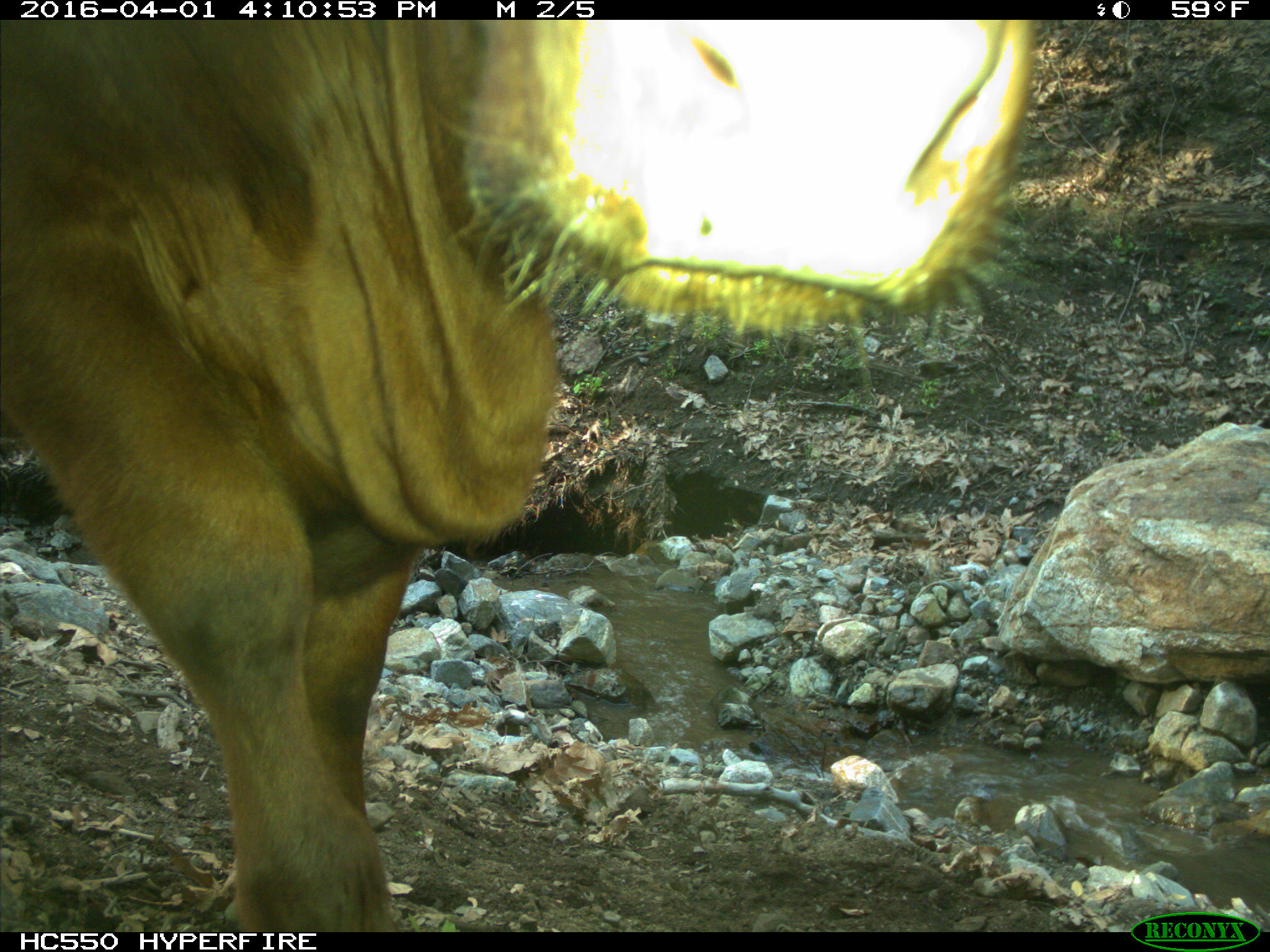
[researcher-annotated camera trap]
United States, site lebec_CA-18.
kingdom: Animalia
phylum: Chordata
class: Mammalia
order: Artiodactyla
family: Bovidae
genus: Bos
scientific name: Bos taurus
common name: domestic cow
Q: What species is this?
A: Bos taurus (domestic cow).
---
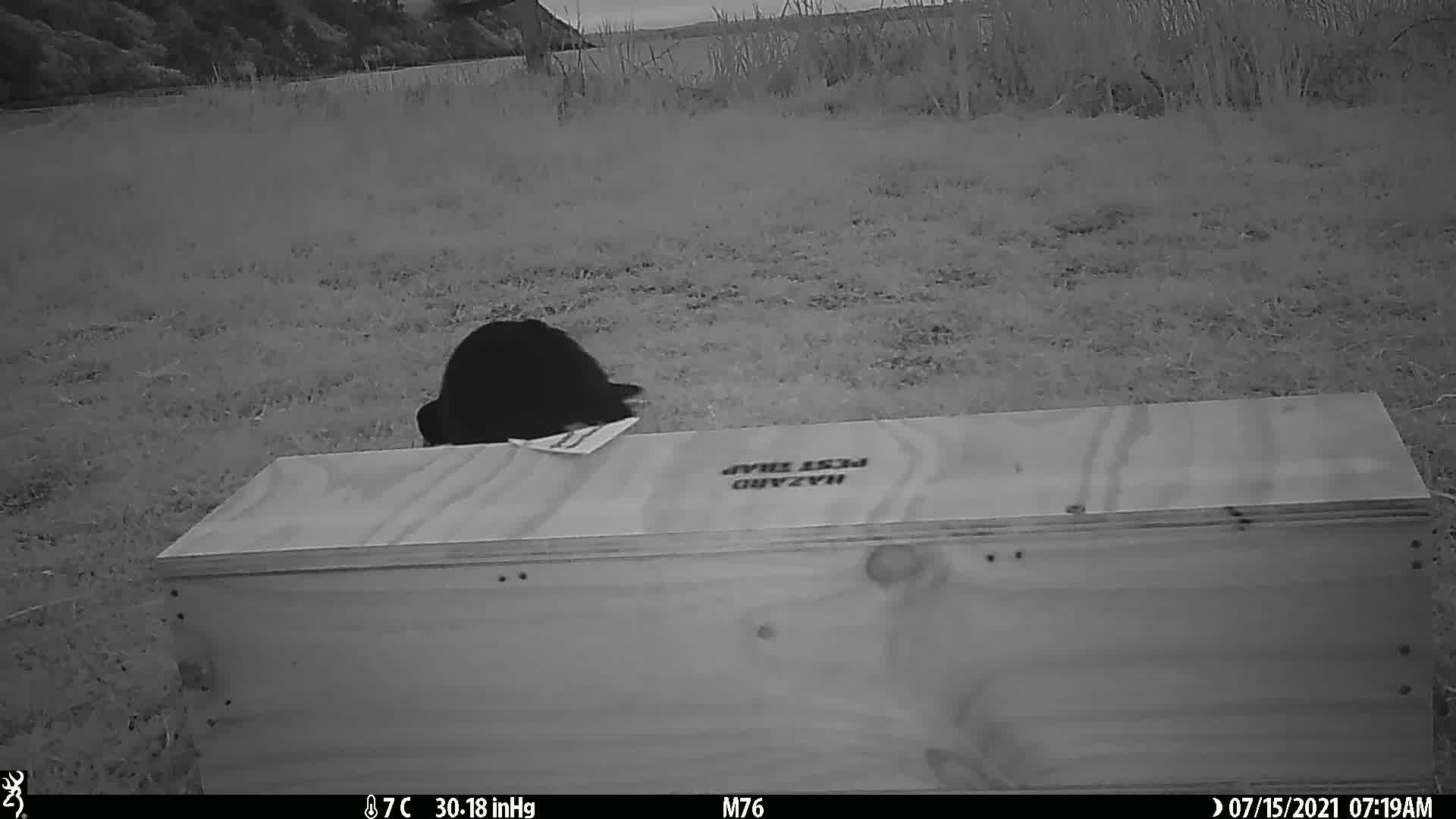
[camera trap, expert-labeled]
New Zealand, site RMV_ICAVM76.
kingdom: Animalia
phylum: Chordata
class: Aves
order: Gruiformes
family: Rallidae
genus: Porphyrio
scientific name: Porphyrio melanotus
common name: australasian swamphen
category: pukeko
--
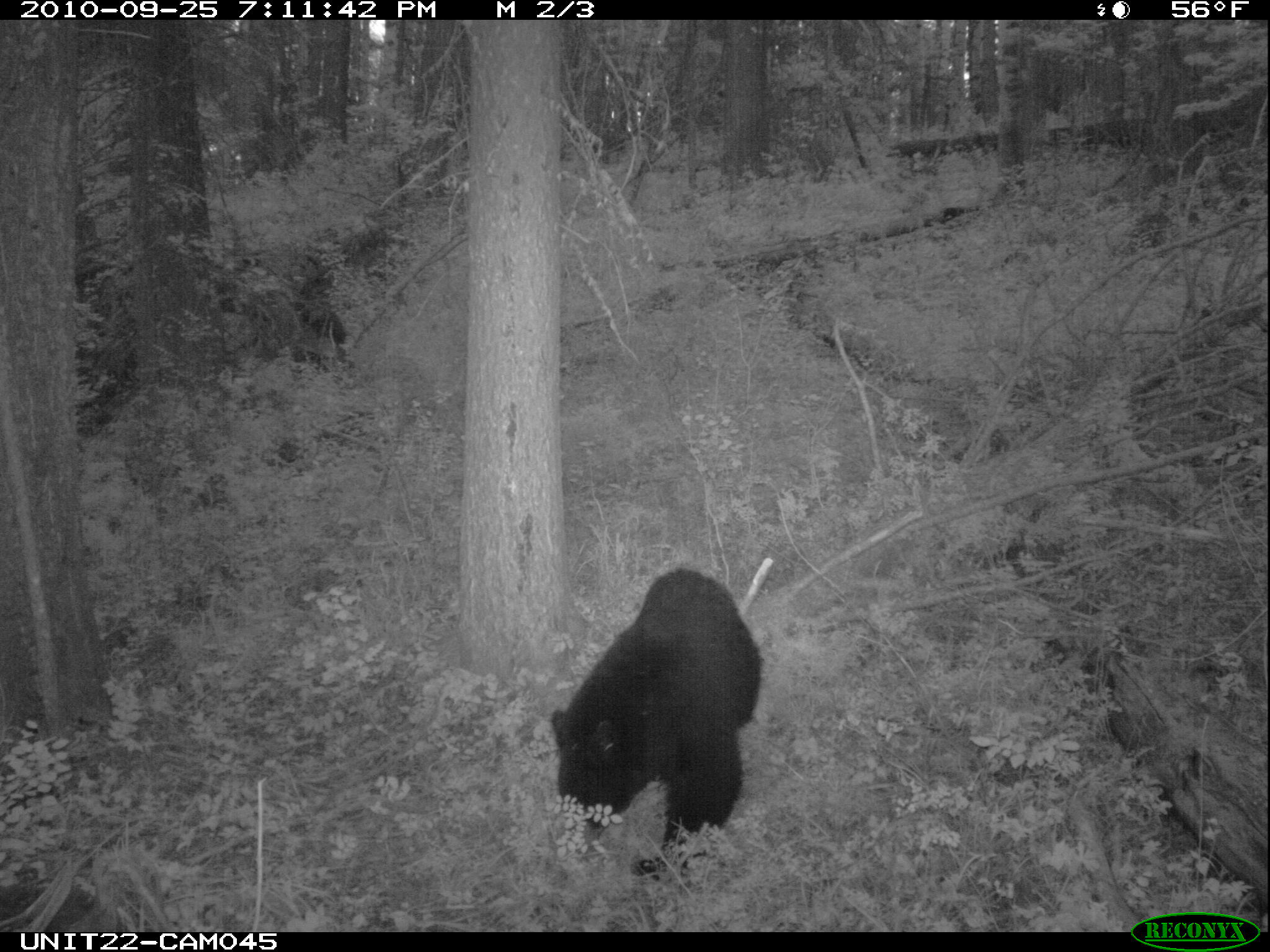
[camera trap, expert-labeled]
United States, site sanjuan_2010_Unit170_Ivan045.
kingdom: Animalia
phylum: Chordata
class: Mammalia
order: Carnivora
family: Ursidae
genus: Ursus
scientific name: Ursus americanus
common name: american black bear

__WORK INSTRUCTION__:
Go back to the listing above. Copy word for word the lines from the one with "[researcher-annotated camera trap]" through the one with "A: Bos taurus (domestic cow).", and nothing more.

__EXERCISE SOLUTION__:
[researcher-annotated camera trap]
United States, site lebec_CA-18.
kingdom: Animalia
phylum: Chordata
class: Mammalia
order: Artiodactyla
family: Bovidae
genus: Bos
scientific name: Bos taurus
common name: domestic cow
Q: What species is this?
A: Bos taurus (domestic cow).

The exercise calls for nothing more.